___ TEXTE DE LECTURE

DEUX ARTICLES DE « INSURGENT NOTES » SUR LA SITUATION AUX USA

 

 

 

14 janvier 2012

 

NE PAS QUITTER LONGVIEW DES YEUX : UNE ATTAQUE CONTRE UN EST UNE ATTAQUE CONTRE TOUS

 

Nous vous écrivons pour vous informer du sérieux affrontement de classe  qui se déroule sur la côte nord-ouest des USA à Longview (Etat de Washington) (1)

 

Dans cette petite ville, une compagnie céréalière internationale EGT , possédée


conjointement par trois firmes  ( Bunge North America (américaine),Itochu (japonaise) et


STX Pan Ocean (Coréenne), a investi 200 millions de dollars (160 millions d’euros) dans la construction d’un nouveau terminal céréalier dernier cri.

Alors que débutaient les travaux, ECT avait annoncé qu’il emploierait les 225 adhérents du syndicat local « ILWU local 21 » de Longview, conservant ainsi les liens avec la solide implantation du syndicat ILWU (International  Longshore Workers Union) depuis les années 1930 dans les ports de la côte ouest des USA .

Mais, quand  la construction du terminal fut achevée, EGT s’adressa à un syndicat « jaune » -General Construction and Operating Engineers local 701 , avec l’intention de contraindre les dockers d’ILWU à accepter un « bon » contrat qui, d’après les estimations réduirait les coûts annuels du travail sur le terminal d’un  million de dollars par an (800 000 euros)

Cette rupture avec le local 21 de l’ILWU , sans aucun doute , serait le prélude d’une offensive contre ce syndicat sur toute la côté ouest, en particulier avec une perspective d’une extension de l’automatisation. Clairement aussi, les patrons et l’Etat veulent dresser les travailleurs d’ILWU  contre les militants du mouvement « Occupy » pour isoler et affaiblir les uns et les autres. Ils reconnaissent et craignent l’existence du pouvoir d’une jonction Occupy/ ILWU dont la démonstration a déjà été faite.

______
___ DONNÉES FOURNIES

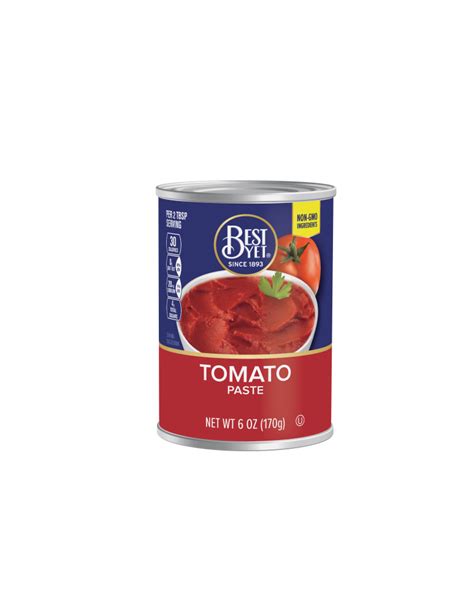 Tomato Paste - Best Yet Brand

______
___ DONNÉES FOURNIES

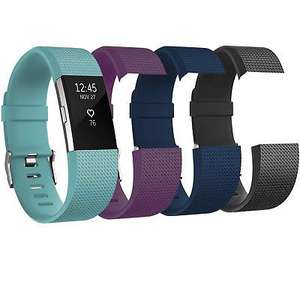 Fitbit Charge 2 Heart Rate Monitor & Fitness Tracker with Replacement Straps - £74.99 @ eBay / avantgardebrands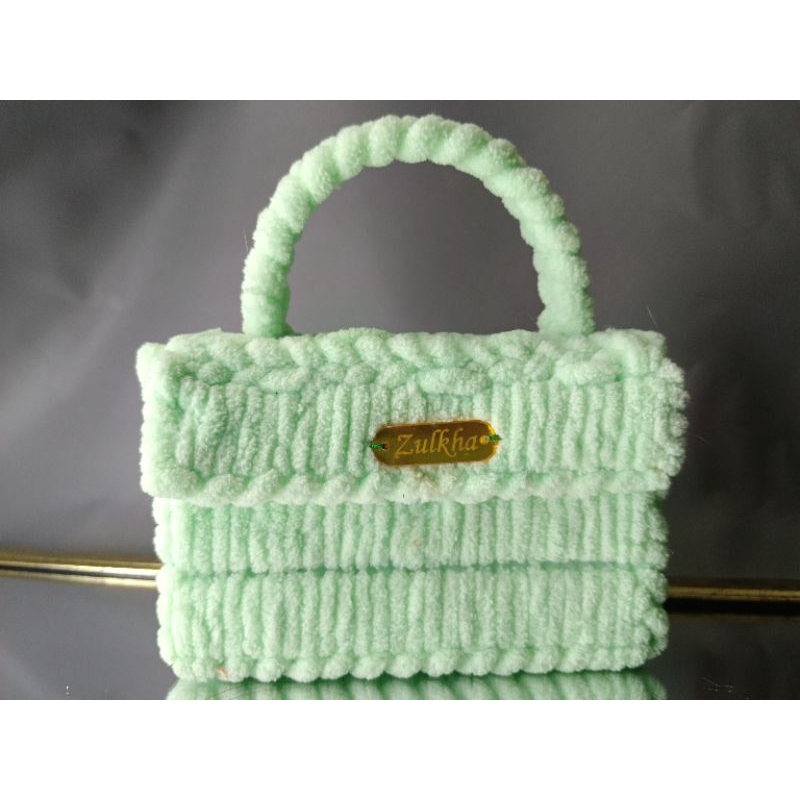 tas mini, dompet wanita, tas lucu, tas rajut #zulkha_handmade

______

» ACTIVITÉ:
Poursuivez le texte sur le conflit des dockers de Longview en reprenant juste après sa dernière phrase. Les entrées forment un matériau distinct du texte.

» RÉSULTAT ATTENDU:
Malgré cette menace, la centrale syndicale ILWU International ne cherche qu’à limiter le conflit à EGT et à Longview et à éviter toute extension aux autres ports de la côte ouest.. Ils ont ordonné aux dockers de ces autres ports de traverser les piquets de grève animés par Occupy sauf à Longview. Le 6 janvier, les hommes de main d’ILWU ont attaqué un meeting d’Occupy Seattle qui devait  organiser des actions de solidarité avec Longview.

Des  oppositionnels du local 10 d’ILWU, regroupant des dockers de base et d’anciens  permanents, ont déclaré qu’ils allaient tenter de bloquer le port d’Oakland  si un navire dérouté tente d’y accoster. En fait, les hommes de main ont attaqué le meeting d’Occupy à Seattle juste au moment où les dockers retraités d’Oakland et le leader de l’opposition du local 10, Jack Heyman, expliquaient aux présents que les dockers de base de l’ILWU d’Oakland, Portland et Seattle avaient refusé de traverser les piquets d’Occupy et fait ainsi fermer ces ports le 12 décembre et qu’ils feraient de même si les navires céréaliers se présentaient à Longview. Que cela arrive ou pas, en dépit de la pression énorme de l’Etat et des patrons, avec le complicité de la centrale ILWU International et de quelques bureaucrates locaux, reste à voir.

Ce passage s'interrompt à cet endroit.